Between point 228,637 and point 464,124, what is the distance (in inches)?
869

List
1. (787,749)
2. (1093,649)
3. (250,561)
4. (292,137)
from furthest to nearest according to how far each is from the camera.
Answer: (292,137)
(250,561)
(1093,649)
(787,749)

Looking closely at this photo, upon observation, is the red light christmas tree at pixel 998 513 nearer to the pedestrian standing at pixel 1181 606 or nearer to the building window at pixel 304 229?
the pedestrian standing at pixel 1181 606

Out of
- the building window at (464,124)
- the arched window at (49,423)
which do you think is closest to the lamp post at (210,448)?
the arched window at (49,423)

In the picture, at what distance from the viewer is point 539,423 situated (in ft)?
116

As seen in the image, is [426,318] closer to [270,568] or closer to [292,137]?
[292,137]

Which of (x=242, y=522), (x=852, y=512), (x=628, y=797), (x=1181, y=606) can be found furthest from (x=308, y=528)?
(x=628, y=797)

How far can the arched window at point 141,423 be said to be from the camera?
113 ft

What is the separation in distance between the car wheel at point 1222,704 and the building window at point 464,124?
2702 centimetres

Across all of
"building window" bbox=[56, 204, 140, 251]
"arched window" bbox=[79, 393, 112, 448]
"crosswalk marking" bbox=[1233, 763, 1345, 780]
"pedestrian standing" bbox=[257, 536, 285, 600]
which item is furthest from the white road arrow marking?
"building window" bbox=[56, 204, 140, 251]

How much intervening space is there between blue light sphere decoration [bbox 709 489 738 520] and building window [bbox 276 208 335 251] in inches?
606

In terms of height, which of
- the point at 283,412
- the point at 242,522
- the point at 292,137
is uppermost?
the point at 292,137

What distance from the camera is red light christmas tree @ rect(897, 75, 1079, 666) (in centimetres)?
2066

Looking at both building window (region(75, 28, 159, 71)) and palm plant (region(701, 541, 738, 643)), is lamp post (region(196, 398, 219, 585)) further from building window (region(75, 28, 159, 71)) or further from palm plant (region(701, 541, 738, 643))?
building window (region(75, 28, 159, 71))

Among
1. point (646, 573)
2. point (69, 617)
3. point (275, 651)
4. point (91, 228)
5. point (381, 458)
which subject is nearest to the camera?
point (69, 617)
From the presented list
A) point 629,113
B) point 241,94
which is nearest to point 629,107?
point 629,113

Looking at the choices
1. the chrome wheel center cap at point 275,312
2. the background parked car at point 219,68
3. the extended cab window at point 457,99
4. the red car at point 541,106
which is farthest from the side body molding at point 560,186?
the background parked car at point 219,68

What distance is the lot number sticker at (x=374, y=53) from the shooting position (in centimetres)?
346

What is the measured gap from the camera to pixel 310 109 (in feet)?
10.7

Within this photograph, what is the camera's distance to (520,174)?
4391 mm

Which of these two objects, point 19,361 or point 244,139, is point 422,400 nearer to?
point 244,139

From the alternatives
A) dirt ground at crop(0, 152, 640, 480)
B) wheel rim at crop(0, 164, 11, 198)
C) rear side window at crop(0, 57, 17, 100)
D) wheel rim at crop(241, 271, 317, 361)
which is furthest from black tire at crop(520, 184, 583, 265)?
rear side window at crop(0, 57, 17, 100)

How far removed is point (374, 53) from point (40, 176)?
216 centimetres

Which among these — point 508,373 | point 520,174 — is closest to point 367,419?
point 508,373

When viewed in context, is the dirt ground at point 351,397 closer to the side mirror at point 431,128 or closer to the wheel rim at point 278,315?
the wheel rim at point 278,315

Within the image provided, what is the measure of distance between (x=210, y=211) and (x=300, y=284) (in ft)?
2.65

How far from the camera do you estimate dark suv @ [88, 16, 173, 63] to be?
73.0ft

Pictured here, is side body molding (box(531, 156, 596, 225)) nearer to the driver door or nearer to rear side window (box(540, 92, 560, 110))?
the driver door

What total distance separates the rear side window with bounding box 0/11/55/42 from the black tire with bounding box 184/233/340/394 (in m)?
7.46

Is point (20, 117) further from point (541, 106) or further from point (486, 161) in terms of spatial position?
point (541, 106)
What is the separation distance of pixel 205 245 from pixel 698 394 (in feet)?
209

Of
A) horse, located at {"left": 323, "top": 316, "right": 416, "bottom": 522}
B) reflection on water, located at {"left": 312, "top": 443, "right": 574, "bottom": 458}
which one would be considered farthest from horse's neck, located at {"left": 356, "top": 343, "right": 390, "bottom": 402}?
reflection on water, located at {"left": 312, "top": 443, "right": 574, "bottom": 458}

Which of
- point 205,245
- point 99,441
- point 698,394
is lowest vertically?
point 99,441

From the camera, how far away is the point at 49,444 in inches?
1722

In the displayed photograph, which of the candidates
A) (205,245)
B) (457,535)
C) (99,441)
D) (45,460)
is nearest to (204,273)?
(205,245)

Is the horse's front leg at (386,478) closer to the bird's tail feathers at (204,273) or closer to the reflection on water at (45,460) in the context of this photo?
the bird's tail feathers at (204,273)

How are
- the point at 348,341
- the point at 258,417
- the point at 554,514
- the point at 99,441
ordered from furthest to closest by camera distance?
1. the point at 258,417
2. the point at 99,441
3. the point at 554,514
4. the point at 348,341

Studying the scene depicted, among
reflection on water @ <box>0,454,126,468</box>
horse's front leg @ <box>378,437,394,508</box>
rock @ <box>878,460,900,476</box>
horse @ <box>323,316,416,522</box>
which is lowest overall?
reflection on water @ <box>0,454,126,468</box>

- [Exercise requirements]: Reproduce the entire listing above word for word, keeping every line in its original order and form.

- [Result for this task]:
Between point 228,637 and point 464,124, what is the distance (in inches)?
869

List
1. (787,749)
2. (1093,649)
3. (250,561)
4. (292,137)
from furthest to nearest according to how far each is from the camera.
Answer: (292,137)
(250,561)
(1093,649)
(787,749)

Looking closely at this photo, upon observation, is the red light christmas tree at pixel 998 513 nearer to the pedestrian standing at pixel 1181 606 or nearer to the building window at pixel 304 229?
the pedestrian standing at pixel 1181 606

Out of
- the building window at (464,124)
- the arched window at (49,423)
which do you think is closest to the lamp post at (210,448)?
the arched window at (49,423)

In the picture, at what distance from the viewer is point 539,423 situated (in ft)?
116

As seen in the image, is [426,318] closer to [270,568] or closer to [292,137]?
[292,137]

Which of (x=242, y=522), (x=852, y=512), (x=628, y=797), (x=1181, y=606) can be found furthest from (x=308, y=528)?
(x=628, y=797)

How far can the arched window at point 141,423 be said to be from the camera?
113 ft

What is the separation in distance between the car wheel at point 1222,704 and the building window at point 464,124?
2702 centimetres

Across all of
"building window" bbox=[56, 204, 140, 251]
"arched window" bbox=[79, 393, 112, 448]
"crosswalk marking" bbox=[1233, 763, 1345, 780]
"pedestrian standing" bbox=[257, 536, 285, 600]
which item is furthest from the white road arrow marking?
"building window" bbox=[56, 204, 140, 251]

How much intervening space is there between blue light sphere decoration [bbox 709 489 738 520] and building window [bbox 276 208 335 251] in inches?
606

In terms of height, which of
- the point at 283,412
- the point at 242,522
- the point at 292,137
is uppermost?
the point at 292,137

What distance from the camera is red light christmas tree @ rect(897, 75, 1079, 666) (in centimetres)?
2066

Looking at both building window (region(75, 28, 159, 71)) and palm plant (region(701, 541, 738, 643)), is lamp post (region(196, 398, 219, 585)) further from building window (region(75, 28, 159, 71)) or further from palm plant (region(701, 541, 738, 643))?
building window (region(75, 28, 159, 71))

Among
1. point (646, 573)
2. point (69, 617)
3. point (275, 651)
4. point (91, 228)
5. point (381, 458)
which subject is nearest to the camera?
point (69, 617)
From the presented list
A) point 629,113
B) point 241,94
which is nearest to point 629,107?
point 629,113

Looking at the choices
1. the chrome wheel center cap at point 275,312
2. the background parked car at point 219,68
3. the extended cab window at point 457,99
4. the red car at point 541,106
which is farthest from the side body molding at point 560,186?
the background parked car at point 219,68

What distance is the lot number sticker at (x=374, y=53) from the shooting position (in centimetres)?
346

What is the measured gap from the camera to pixel 310 109 (in feet)?
10.7

Within this photograph, what is the camera's distance to (520,174)?
4391 mm

Which of these two objects, point 19,361 or point 244,139, is point 422,400 nearer to?
point 244,139

From the alternatives
A) dirt ground at crop(0, 152, 640, 480)
B) wheel rim at crop(0, 164, 11, 198)
C) rear side window at crop(0, 57, 17, 100)
D) wheel rim at crop(241, 271, 317, 361)
which is furthest from black tire at crop(520, 184, 583, 265)?
rear side window at crop(0, 57, 17, 100)

How far removed is point (374, 53) from point (40, 176)?
216 centimetres

Which among these — point 508,373 | point 520,174 — is closest to point 367,419?
point 508,373

When viewed in context, is the dirt ground at point 351,397 closer to the side mirror at point 431,128 or closer to the wheel rim at point 278,315?
the wheel rim at point 278,315

Within the image provided, what is the measure of distance between (x=210, y=211) and (x=300, y=284) (in ft)?
2.65

How far from the camera do you estimate dark suv @ [88, 16, 173, 63] to be?
73.0ft

Pictured here, is side body molding (box(531, 156, 596, 225)) nearer to the driver door or nearer to rear side window (box(540, 92, 560, 110))?
the driver door

What total distance separates the rear side window with bounding box 0/11/55/42 from the black tire with bounding box 184/233/340/394 (in m)?
7.46

Is point (20, 117) further from point (541, 106) or further from point (486, 161) in terms of spatial position?
point (541, 106)
What is the separation distance of pixel 205 245 from pixel 698 394 (in feet)?
209

Of
A) horse, located at {"left": 323, "top": 316, "right": 416, "bottom": 522}
B) reflection on water, located at {"left": 312, "top": 443, "right": 574, "bottom": 458}
which one would be considered farthest from horse's neck, located at {"left": 356, "top": 343, "right": 390, "bottom": 402}?
reflection on water, located at {"left": 312, "top": 443, "right": 574, "bottom": 458}

Which of
- point 205,245
- point 99,441
- point 698,394
is lowest vertically?
point 99,441

From the camera, how far away is the point at 49,444 in inches?
1722

In the displayed photograph, which of the candidates
A) (205,245)
B) (457,535)
C) (99,441)
D) (45,460)
is nearest to (204,273)?
(205,245)

Is the horse's front leg at (386,478) closer to the bird's tail feathers at (204,273) or closer to the reflection on water at (45,460) in the context of this photo?
the bird's tail feathers at (204,273)

How are
- the point at 348,341
- the point at 258,417
- the point at 554,514
- the point at 99,441
ordered from furthest to closest by camera distance?
1. the point at 258,417
2. the point at 99,441
3. the point at 554,514
4. the point at 348,341

Studying the scene depicted, among
reflection on water @ <box>0,454,126,468</box>
horse's front leg @ <box>378,437,394,508</box>
rock @ <box>878,460,900,476</box>
horse @ <box>323,316,416,522</box>
which is lowest overall?
reflection on water @ <box>0,454,126,468</box>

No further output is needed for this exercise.